What needs to be done |
Copy the passage of the John Raymond Garrett biography starting at "- Born: 12 November" and ending at "BA in photography.", substituting "Hawthorn" for "Kew".

- Born: 12 November 1940 (age 85) Melbourne, Australia
- Education: BA (Photography), RMIT University
- Occupations: Photographer and Lecturer
- Website: http://www.john-garrett.co.uk

= John Raymond Garrett =

John Raymond Garrett (born 12 November 1940) is an Australian/British photo journalist whose work is mainly on fashion, reportage and photojournalism. He has covered situations and exhibited widely and is the author of many books.

==Early life and education==
Garrett was born and raised in the suburb of Kew, Victoria, near Melbourne. After completing his secondary education He attended the RMIT University where he gained a BA in photography.

==Chronology==
After leaving university Garrett began working for Henry Talbot, Helmut Newton photographic studio in Melbourne as a fashion photographer and worked on a number of advertising campaigns one of which included the Australian Wool Board. His street photographs of the Collins Street neighbourhood of the studio were published in Walkabout, and his pictures also featured in the Pacific Islands Monthly, and The Bulletin. After moving to England in the 1960s he worked for major fashion magazines, advertising accounts and newspapers. In later years Garrett branched into photojournalism and portrait work which involved a number of famous celebrities and politicians. He has exhibited widely and is the author of many books including The 35mm Photographer's Handbook which has sold more than 2 million copies to date. Garrett has also moved into directing, with more than 30 television commercials to his name. In 2009 Garrett moved to the United States to begin lecturing photography at university level.

Data below |

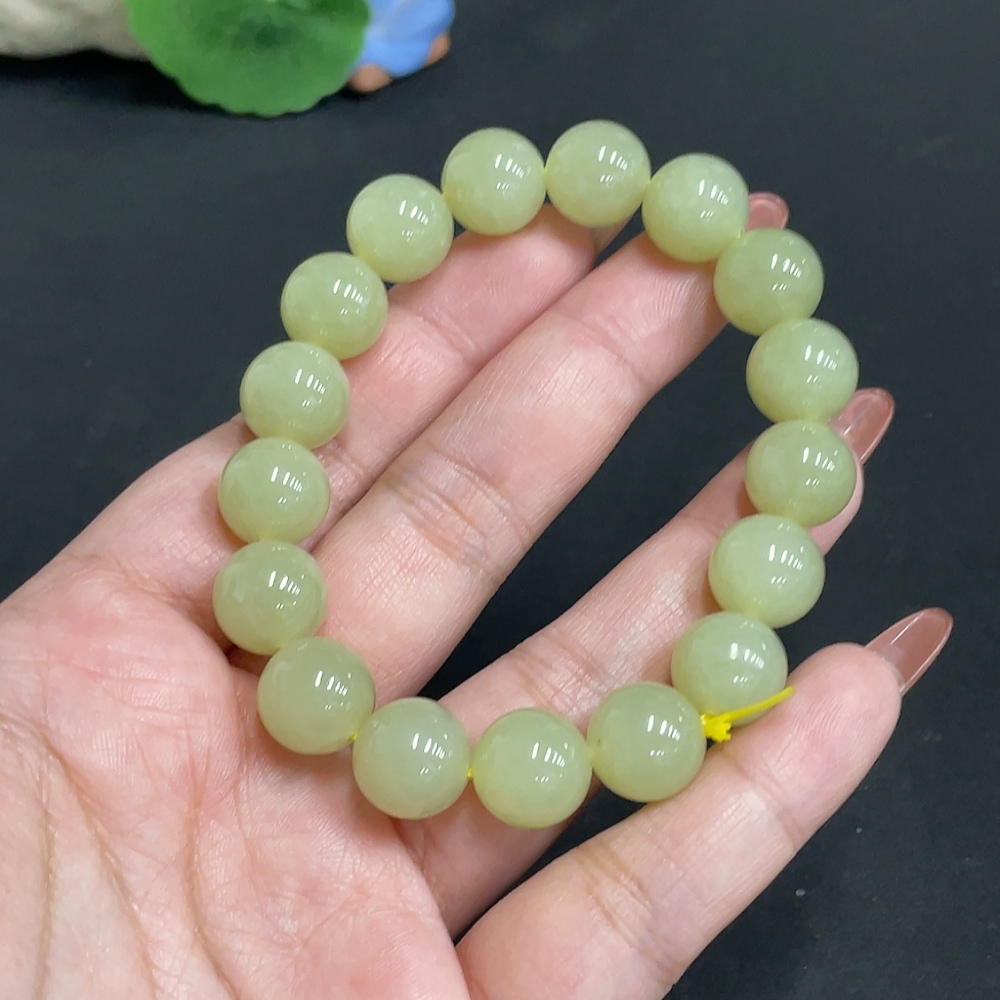 H35118207 Hetian Jade Bracelet Size 11.7mm Approx. Total Weight Approx. 45.3g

Exercise result |
- Born: 12 November 1940 (age 85) Melbourne, Australia
- Education: BA (Photography), RMIT University
- Occupations: Photographer and Lecturer
- Website: http://www.john-garrett.co.uk

= John Raymond Garrett =

John Raymond Garrett (born 12 November 1940) is an Australian/British photo journalist whose work is mainly on fashion, reportage and photojournalism. He has covered situations and exhibited widely and is the author of many books.

==Early life and education==
Garrett was born and raised in the suburb of Hawthorn, Victoria, near Melbourne. After completing his secondary education He attended the RMIT University where he gained a BA in photography.